Keeping forests as forests
The initiative also will fund several land conservancies throughout Michigan, which protect drinking water by protecting the natural land.
"Keeping forests as forests is very important because the forests that we do have are providing protective services in terms of maintaining water quality," Smalligan said.
The Mid-Michigan Land Conservancy focuses on the upper Grand River watershed and will work with the cities of Jackson, Lansing and Portland, which get their drinking water from ground wells. Executive director Jared Harmom said the conservancy's goal is to protect and maintain Michigan's open spaces.
"We'll either purchase land that we want to protect, and then we will open to the public," Harmom said. Or the conservancy will use conservation easements, legal agreements with private landowners in which they give up their property development rights.
"When a land owner agrees to enroll in the conservation easement through the Land Trust, which is what we do, they're giving up their building rights but they still own their land," Harmom said. "They can still farm it, hunt it, sell it, whatever they like. It's still in private hands, we just ensure that the natural features of that property are protected."
By being part of the Forest to MI Faucet program, the conservancy will be able to reach more private landowners and protect more of Michigan's forests.
"We're not against expansion, it's a necessary part of the future. But we want to make sure that we're protecting the natural areas to buffer the expansion and to make sure that we're not losing our natural resources," Harmom said.
Managing public and private forests
Of Michigan's forests, 62% is privately owned, placing a lot of responsibility for forest health and water quality in the hands of private landowners. The Forest to MI Faucet initiative will work with private landowners who live upstream of municipal water utilities and encourage healthy forestry practices.

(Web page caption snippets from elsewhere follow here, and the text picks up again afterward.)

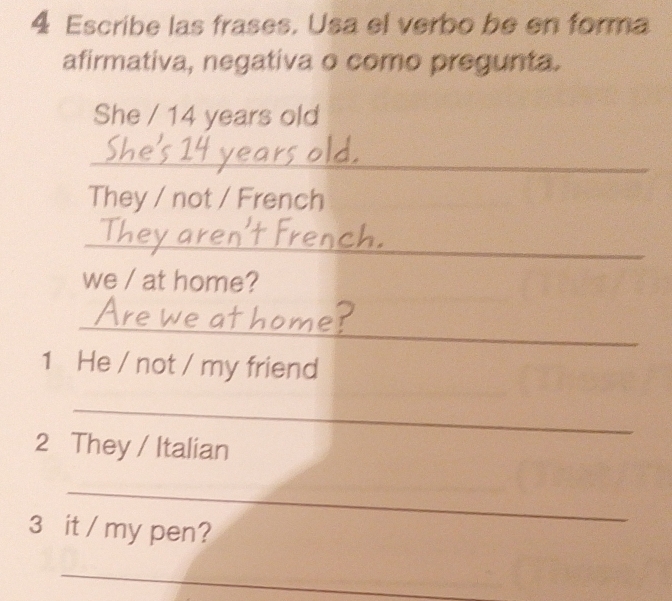 Escribe las frases. Usa el verbo be en forma 
afirmativa, negativa o como pregunta. 
She / 14 years old 
_ 
They / not / French 
_ 
we / at home? 
_ 
1 He / not / my friend 
_ 
2 They / Italian 
_ 
3 it / my pen? 
_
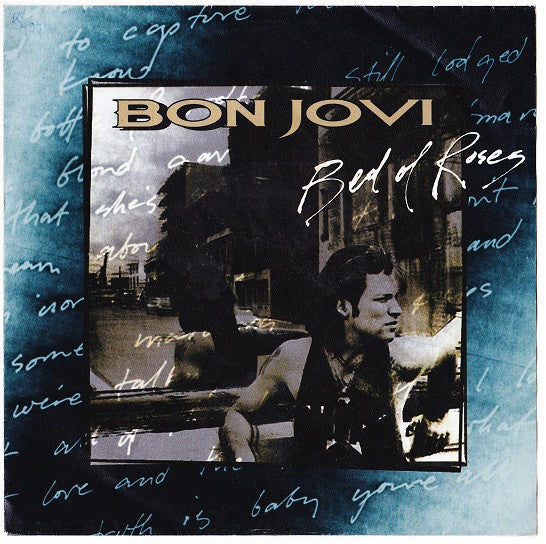 Bon Jovi - Bed of roses (7inch single)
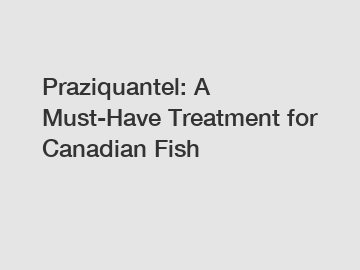 Praziquantel: A Must-Have Treatment for Canadian Fish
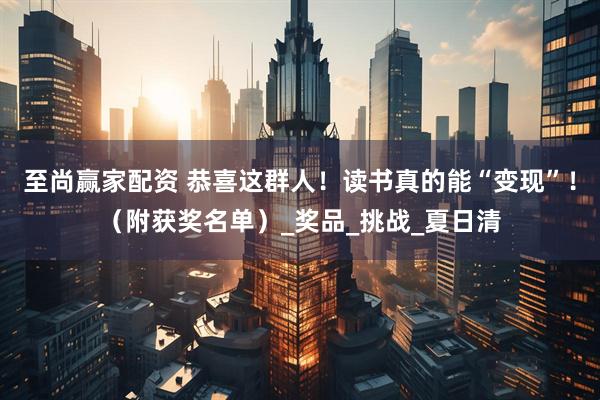 至尚赢家配资 恭喜这群人！读书真的能“变现”！（附获奖名单）_奖品_挑战_夏日清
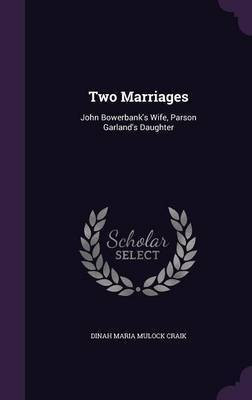 Two Marriages(English, Hardcover, Craik Dinah Maria Mulock)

"We want to help family forest landowners in particular ... smaller landowners, understand that how they manage their forests and protect their forests is influencing drinking water downstream of their forest," Smalligan said.
Craig Kivi owns about 2,700 feet of natural shoreline preserves on Portage Lake, which is part of the Huron River Watershed, upstream of Ann Arbor. Kivi said his first goal in buying the land was to protect it.
"Natural shorelines, in fact the wetlands behind, are part of nature's filter to clean the water," Kivi said.
Protecting Portage Lake is also part of Kivi's family legacy. He lives in the house his great-grandfather lived in and has seen the effects development and erosion have had on the shores.
"Being on the lake ever since I was a kid and seeing the changes is quite a drastic change for me. And once you see it, you can't un-see it," he said.
Mark Janke has been working as a certified consulting forester for 40 years, providing forest management services to private landowners, municipalities and public agencies.
Janke recently created a forest stewardship plan for lands owned by the city of Kalamazoo, which gets its drinking water from local ground wells. He said maintaining healthy forests often requires manipulation.
"It's really a continuing system of manipulating the ecosystem to get desired results. And one of the most desired results I think, that we all have is healthy forests," Janke said. "Implementing forestry techniques is really what helps us sustain those forests. And that's definitely true and why a plan was written for the city of Kalamazoo so that they can be a better steward."
Kivi said he thinks private ownership is the best way to protect Michigan's natural land and he has worked closely with the Huron River Watershed Council and the state to determine the best management practices.
"The property itself was endangered, so that's when we really knew we had to get it," he said. This is hands-on, getting something done."